Dos desnudos y un gato.Museo Picasso

Sostiene Ribeyro que “lo tardío, lo superfluo, lo antiguamente codiciado, se amontona en torno nuestro, se organiza en lo que podría llamarse una casa”. Lo dice después de contar que durante diez años vivió emancipado del sentido de la propiedad, de la profesión, de la familia, del domicilio, y que viajaba con una maleta llena de libros, una máquina de escribir y un tocadiscos portátil. “Pero era vulnerable y cedí a sortilegios tan antiguos como la mujer, el hogar, el trabajo, los bienes“.

A Julio Ramón Ribeyro hace tiempo que le tenía ganas. Fue J.E quien me lo recomendó un mediodía mientras comíamos en el Pabellón del Espejo, ese coqueto restaurante art nouveau que afrancesa Madrid y planta su descaro pícaro de cristal a la grisura solemne de la Biblioteca Nacional.

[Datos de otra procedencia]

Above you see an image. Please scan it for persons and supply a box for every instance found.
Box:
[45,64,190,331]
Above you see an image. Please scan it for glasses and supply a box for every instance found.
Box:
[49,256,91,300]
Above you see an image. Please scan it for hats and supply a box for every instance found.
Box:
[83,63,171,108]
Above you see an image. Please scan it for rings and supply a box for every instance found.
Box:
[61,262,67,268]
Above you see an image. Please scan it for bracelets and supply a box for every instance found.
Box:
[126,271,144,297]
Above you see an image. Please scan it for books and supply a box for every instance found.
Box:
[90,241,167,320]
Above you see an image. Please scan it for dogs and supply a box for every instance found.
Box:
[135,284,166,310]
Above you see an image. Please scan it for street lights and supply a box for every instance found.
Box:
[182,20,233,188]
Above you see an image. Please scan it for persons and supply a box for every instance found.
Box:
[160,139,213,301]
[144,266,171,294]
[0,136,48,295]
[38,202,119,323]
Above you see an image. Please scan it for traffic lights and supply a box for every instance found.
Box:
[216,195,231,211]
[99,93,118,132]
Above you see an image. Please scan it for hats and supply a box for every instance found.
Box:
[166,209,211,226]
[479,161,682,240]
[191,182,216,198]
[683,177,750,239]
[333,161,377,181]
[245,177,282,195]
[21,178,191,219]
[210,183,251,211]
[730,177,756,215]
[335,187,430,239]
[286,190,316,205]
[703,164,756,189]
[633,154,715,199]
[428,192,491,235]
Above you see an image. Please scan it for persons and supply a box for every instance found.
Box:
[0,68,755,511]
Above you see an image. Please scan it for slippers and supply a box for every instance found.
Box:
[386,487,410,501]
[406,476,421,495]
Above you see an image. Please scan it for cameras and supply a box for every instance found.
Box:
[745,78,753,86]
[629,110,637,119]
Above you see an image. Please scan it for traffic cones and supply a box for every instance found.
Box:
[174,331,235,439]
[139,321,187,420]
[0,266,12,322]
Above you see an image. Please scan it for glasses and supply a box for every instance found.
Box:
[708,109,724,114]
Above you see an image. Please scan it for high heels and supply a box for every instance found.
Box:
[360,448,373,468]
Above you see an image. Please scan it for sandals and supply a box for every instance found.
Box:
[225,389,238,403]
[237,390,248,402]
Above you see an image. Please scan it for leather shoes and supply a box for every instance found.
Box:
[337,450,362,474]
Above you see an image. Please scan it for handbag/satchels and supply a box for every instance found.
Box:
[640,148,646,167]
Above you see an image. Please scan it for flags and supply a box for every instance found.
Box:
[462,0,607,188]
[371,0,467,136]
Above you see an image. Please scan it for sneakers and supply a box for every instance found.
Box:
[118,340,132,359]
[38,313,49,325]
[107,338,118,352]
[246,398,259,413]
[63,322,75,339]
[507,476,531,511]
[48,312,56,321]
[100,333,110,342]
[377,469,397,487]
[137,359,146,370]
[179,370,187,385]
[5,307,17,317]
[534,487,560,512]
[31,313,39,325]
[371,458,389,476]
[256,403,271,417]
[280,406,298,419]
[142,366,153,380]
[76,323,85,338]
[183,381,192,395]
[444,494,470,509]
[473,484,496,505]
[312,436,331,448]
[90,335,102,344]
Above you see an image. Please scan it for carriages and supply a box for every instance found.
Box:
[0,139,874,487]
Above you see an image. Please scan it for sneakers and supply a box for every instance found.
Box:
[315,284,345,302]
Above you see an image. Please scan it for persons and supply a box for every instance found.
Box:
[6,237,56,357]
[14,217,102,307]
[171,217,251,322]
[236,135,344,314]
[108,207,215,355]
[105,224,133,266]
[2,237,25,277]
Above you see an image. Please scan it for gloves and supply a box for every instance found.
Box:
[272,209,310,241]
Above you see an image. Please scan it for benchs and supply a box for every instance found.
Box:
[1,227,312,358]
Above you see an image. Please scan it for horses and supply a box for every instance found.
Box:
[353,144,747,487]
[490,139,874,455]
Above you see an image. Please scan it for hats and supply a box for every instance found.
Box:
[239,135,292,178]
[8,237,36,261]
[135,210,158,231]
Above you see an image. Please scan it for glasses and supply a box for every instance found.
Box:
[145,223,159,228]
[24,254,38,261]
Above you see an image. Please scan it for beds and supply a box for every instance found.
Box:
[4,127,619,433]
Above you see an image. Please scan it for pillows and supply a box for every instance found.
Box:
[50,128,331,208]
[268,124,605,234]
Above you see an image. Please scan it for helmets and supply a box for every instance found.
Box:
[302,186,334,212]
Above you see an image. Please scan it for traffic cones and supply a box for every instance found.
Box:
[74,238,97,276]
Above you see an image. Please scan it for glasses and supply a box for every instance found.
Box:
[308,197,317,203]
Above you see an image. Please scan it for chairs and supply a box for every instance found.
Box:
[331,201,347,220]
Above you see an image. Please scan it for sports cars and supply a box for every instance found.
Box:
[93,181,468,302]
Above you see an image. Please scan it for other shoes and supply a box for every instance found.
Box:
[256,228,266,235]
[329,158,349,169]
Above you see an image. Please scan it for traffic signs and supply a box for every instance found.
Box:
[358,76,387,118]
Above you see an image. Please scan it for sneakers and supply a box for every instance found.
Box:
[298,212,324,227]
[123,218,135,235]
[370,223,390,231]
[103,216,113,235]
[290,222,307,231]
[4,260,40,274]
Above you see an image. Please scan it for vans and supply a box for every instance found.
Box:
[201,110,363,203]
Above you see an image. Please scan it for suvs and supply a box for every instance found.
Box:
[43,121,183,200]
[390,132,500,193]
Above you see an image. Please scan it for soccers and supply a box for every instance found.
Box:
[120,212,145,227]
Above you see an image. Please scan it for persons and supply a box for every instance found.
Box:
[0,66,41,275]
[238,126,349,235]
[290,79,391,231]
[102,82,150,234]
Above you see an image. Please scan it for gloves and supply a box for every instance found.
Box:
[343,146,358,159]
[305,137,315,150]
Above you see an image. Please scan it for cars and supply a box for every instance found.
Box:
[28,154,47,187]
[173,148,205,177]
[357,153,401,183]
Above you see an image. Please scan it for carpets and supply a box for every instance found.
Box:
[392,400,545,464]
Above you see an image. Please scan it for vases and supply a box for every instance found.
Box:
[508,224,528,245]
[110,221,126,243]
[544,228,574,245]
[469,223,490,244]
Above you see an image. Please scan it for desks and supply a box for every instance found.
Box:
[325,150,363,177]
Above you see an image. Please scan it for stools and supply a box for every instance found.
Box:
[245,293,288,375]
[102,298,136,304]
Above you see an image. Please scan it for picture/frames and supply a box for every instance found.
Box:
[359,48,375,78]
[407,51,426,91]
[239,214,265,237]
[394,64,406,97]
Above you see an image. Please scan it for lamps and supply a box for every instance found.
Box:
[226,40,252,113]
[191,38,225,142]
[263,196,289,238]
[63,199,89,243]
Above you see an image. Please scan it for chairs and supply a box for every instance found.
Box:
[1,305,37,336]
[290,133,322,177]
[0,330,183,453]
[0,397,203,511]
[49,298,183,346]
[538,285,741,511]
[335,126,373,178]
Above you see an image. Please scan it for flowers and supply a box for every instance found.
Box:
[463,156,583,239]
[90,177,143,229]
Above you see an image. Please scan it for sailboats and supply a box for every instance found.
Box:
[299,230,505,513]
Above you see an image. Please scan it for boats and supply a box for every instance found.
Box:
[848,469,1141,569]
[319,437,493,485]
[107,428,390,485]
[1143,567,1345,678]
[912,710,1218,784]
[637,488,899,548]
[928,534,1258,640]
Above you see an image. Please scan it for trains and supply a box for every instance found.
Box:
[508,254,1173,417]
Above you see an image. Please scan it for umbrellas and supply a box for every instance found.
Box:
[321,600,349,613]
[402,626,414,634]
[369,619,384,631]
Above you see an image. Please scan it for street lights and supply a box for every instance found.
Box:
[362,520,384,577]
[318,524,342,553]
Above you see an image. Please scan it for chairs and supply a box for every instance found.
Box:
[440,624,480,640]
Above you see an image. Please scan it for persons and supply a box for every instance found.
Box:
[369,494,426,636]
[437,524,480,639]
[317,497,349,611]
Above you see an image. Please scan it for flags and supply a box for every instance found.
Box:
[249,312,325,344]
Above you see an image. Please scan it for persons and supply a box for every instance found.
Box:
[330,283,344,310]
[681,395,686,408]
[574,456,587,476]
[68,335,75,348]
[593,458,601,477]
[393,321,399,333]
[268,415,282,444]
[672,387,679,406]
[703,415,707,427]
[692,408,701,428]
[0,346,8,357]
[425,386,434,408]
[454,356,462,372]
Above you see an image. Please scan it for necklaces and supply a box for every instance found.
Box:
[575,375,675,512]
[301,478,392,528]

“Debes leer las Prosas Apátridas“, recitaba él, hombre de americana rosa y pajarita. Y yo apuntaba con diligencia de alumna voraz y agradecida. Luego pasaron los días, ese estío de junio, pasaron los libros y se me estropeó el móvil donde tomaba notas. Hasta que la semana pasada entré en casa de J. y ahí estaba, como una pista para tuertos que debía encontrar a la primera. “Llévatelo, te vendrá bien para el tren”, me dijo él. “No podría, leer sin subrayar es imposible”. Y entonces me dio carta blanca generosa para hacer y deshacer con el lápiz -obligada tibieza, yo suelo subrayar con eye liner e incluso con rotulador-. Y en un Madrid Barcelona a 300 km por hora me sumergí en Ribeyro en apnea y entendí que estábamos predestinados a encontrarnos y compartir manta y sofá.

Catedral del Mar

La mujer, el hogar, el trabajo, los bienes. La lista de la claudicación. Sostiene Ribeyro, sí, que hay un día en que has construido tanto que ya no te queda otra que habitarlo. Y que esa vida acumulativa “termina por edificarse en el umbral de nuestra muerte”. Acumular es cavar una fosa bonita, pero fosa. Un gesto inútil que nos llena de ensoñación como esas estanterías plagadas de adornitos destinados acumular polvo para que las señoras de antes (y algunos señores extravagantes) pasen el plumero y muevan el polvo a un destino menos molesto a los ojos.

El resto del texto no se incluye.